Nessa noite a alta patente de Nemesis tinha se reunido para um baile para comemorar seu novo plano, agora considerado infalível pela orientação de alguém chamada Wiseman e as irmãs Ayakashi tinham sido convidadas.

As irmãs estranharam o empenho de Petz em ir para a festa e em como ela tinha se produzido e preparado tudo por semanas. Só Calaveras sabia do que se tratava, pois tinha lido o diário da irmã mais velha, mas não ousava magoá-la.

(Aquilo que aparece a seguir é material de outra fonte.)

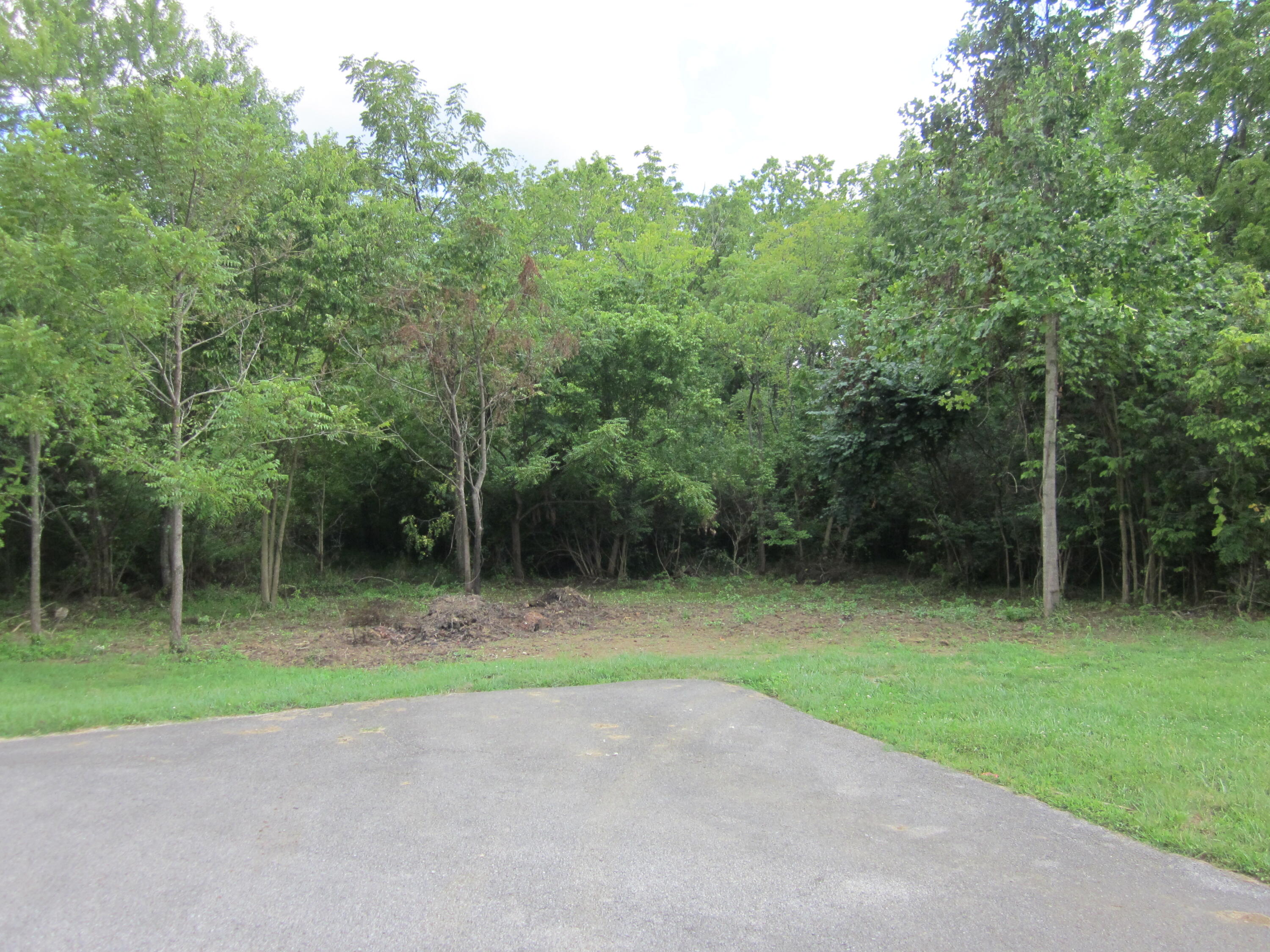 623 Ecton Road Winchester, KY 40391 - Photo 3 of 6 IMG_7608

Petz levantou-se do banco de mármore e reviu sua noite. O príncipe tinha ficado a noite toda ao lado do irmão e nem uma vez olhou para o salão. Até ali ela tinha apenas se sentido frustrada, até porque nenhum outro rapaz a tinha chamado para dançar como tinham feito com as irmãs, até que ela o viu dançando com outra moça e todas as suas esperanças se desfizeram. E lá estava ela, sentindo-se culpada por ter nutrido um amor impossível por tanto tempo, pela carência que sentia lá no fundo apesar de agir sempre modo assertiva, pela falta da mãe, pela aquela vida escura onde ela nunca via o sol.

Em meio aos seus devaneios ela não ouviu quando passos soaram atrás de si, a porta aberta deixando a melodia do salão fluir livremente entre os espinhos. Ela se virou quando sentiu uma mão fria pousar em seu ombro.

– Ei, você era a garota daquele dia! O que está fazendo aqui sozinha? – Saphir perguntou e Petz sentiu a voz se perder ao olhar dentro daqueles olhos tão azuis mas logo recuperou a compostura e virou o rosto para longe dele. Saphir insistiu no toque em seu ombro até que ela virasse o rosto de novo, já disposta a bater no príncipe se fosse preciso, mas deparou-se com a outra mão dele erguida em sua direção.

– Gostaria de dançar senhorita? – falou Saphir e sorriu quando ela segurou sua mão de volta.